═════ Belge Metni

2927 sayılı Yargıtay Kanunun 16/5 ve 45/2. maddeleri uyarınca konuyu inceleyen Birinci Başkanlık Kurulu, isteği yerinde görerek, içtihat aykırılığının, içtihadı birleştirme yolu ile giderilmesine, 15.5.1986 gün ve 46 sayı ile karar verilmiştir.

Yargıtay Birinci Başkanlığı’nın 13.4.1987 gün ve 1536 sayılı yazısı ile Hukuk Genel Kurulu kararının varlığı da gözetilerek, Yargıtay İçtihadı birleştirme Büyük Genel Kurulu’nda gündeme alınan konu hakkında raportör üyenin açıklamaları dinlenerek öncelikle kararlar arasında aykırılık bulunup bulunmadığı yönü tartışılmış ve “miras bırakanın yaptığı temliki tasarrufun tenkisi için dava açılması halinde sonradan bu tasarruf için muvazaaya dayalı iptal davası açılıp açılmayacağı hakkında “Hukuk Genel Kurul, Birinci ve Ondördüncü Hukuk Dairelir kararları arasında içtihat aykırılığının bulunduğunun oybirliği ile belirlenmesi üzerine, işin esasına geçilerek gereği görüşüldü:

Karar: Birinci Hukuk Dairesi kararlarında; hukuksal tasarrufun kısmen iptalini hedef tutan başka bir anlatımla tenkis isteğini kapsayan davanın açılmasının, tasarrufun tümüyle ortadan kaldırılmasını hedef tutan muvazaa davasının sonucunun beklenmesi, muvazaa davanın tenkis davası yönünden bekletici mesele oluşturacağı; birbirinden farklı dava türü olan bu isteklerin ayrı bir davaya konu olabilecekleri gibi kademeli olarak da ortaya konulabilecekleri, biri hakkında verilecek kararın diğeri için kesin hüküm oluşturmayacağı esasları benimsenmiştir.

══════════

Görevler:
1. İçtihadı birleştirme metninde "2927 sayılı Yargıtay" ifadesinden "ile karar verilmiştir." ifadesine kadar uzanan bölümün tamamını aynen aktarır mısınız?
2. İçtihadı birleştirme metninde "Karar: Birinci Hukuk Dairesi kararlarında" diye başlayan paragrafı, ana bilgilerini koruyarak madde madde yeniden yazar mısınız?

═════ Veri Satırları

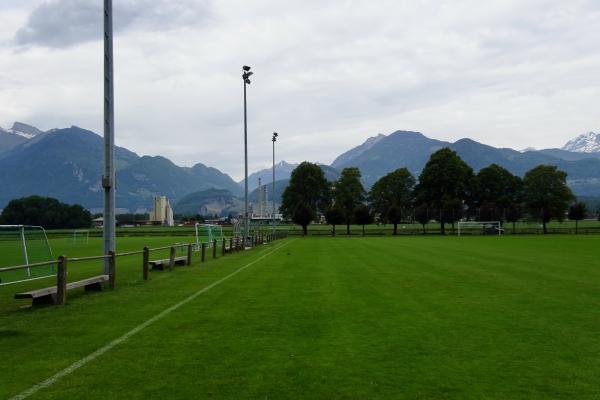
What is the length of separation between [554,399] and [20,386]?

══════════

Cevap Listesi:
1.
2927 sayılı Yargıtay Kanunun 16/5 ve 45/2. maddeleri uyarınca konuyu inceleyen Birinci Başkanlık Kurulu, isteği yerinde görerek, içtihat aykırılığının, içtihadı birleştirme yolu ile giderilmesine, 15.5.1986 gün ve 46 sayı ile karar verilmiştir.

2.
Birinci Hukuk Dairesi kararlarında benimsenen esaslar:
- Tenkis davası hukuksal tasarrufun kısmen iptalini hedefler. Muvazaa davası ise tasarrufun tümüyle ortadan kaldırılmasını hedefler.
- Tenkis davasında muvazaa davasının sonucu beklenir. Muvazaa davası, tenkis davası yönünden bekletici mesele oluşturur.
- Bu iki farklı dava türü ayrı davalara konu olabilir ya da kademeli olarak ortaya konulabilir.
- Biri hakkında verilen karar, diğeri için kesin hüküm oluşturmaz.